Christianity is thriving in China. There may be more religious believers than Communist Party members.
Beijing’s sensitivities to religion are well-known. Religion offers a competitive worldview to the Party. The latter fears many Christians, especially Catholics, have loyalties beyond China’s borders. Religion brings people together in ways that might eventually influence politics.
In its early days, the People’s Republic of China responded harshly to religious activity, but official policy has moderated over time. There is an increasing amount of reluctant toleration of religious belief.
Beijing appears to have a more relaxed policy. Last year, I visited a church of around 800 in the capital. It operated openly, attracted many young people, and hosted dozens of baptisms on the Sunday I attended. I saw a car in traffic that sported the traditional Christian “fish.”
Ironically, the lesson of the West’s experience with religion is that the best way for a government to avoid conflict between religious believers and political authorities is to provide the greatest freedom possible. Obviously, there have been many strains of Christianity throughout the centuries. However, the faith emphasizes a transcendent commitment to God while accommodating many different political perspectives.

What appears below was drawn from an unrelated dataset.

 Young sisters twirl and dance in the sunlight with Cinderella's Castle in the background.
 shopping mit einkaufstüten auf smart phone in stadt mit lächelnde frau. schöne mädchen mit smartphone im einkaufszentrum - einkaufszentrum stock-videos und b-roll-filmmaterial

The Apostle Paul, whose ministry benefited from the order imposed by the Roman Empire, urged submission to the ruling authorities. There were exceptions, however, most obviously when secular rulers sought to impede the exercise of faith.
For instance, when the Jewish leadership in the Sanhedrin instructed the Apostles Peter and John to no longer preach about Jesus’s death and resurrection, they responded that they had to obey God rather than men. The original disciples and their followers persevered despite episodic persecution.
Ironically, the Romans found Christians to be good citizens. Indeed, Christians helped ameliorate some of the social problems evident in the ancient world.
Only when more abusive emperors demanded to be worshiped as gods did Christians resist, often at the cost of their lives. Contra the empire’s expectations, persecution did not extinguish religious faith.
As Christianity became the majority faith in the West, the faithful began to play a much larger political role. But in general they sought to shape, not overturn, the political order. And their greatest concern always was the status of their faith, both individually and communally. The worst battles between religious and government powers occurred when the latter sought to exercise spiritual authority.
The PRC doesn’t easily fit into the Western experience. However, one lesson clearly applies. The best way to minimize political confrontations between church and state is to reduce government restraints on religion. Christians have no unified view of politics, but believers everywhere agree on the importance of being allowed to worship God.
Interfering with the ability of people to live their faith guarantees, indeed, requiresresistance. Whatever the government’s objectives, the impact will be social conflict. Believers will perceive the state to be challenging their core faith.
As I point out on China-US Focus: “The Party cannot win this battle. For years Christianity’s growth was concentrated in rural areas, but recently has spread to the cities and reached a better educated population. Based on existing growth rates there could be nearly 250 million Christians in China by 2030.”
Beijing hopes to make Christianity conform to China. Gu Mengfei of the Three-Self Patriotic Movement, which represents legal Protestant churches, explained that the PRC desired to “encourage more believers to make contributions to the country’s harmonious social progress.” Such harmony is best achieved by eliminating the greatest source of potential conflict, barriers to religious practice.
China increasingly is influencing Asia and the world. But the PRC in turn will be influenced by developments within. One of those is religion. The government would best respond in a way that accommodates increased religious faith.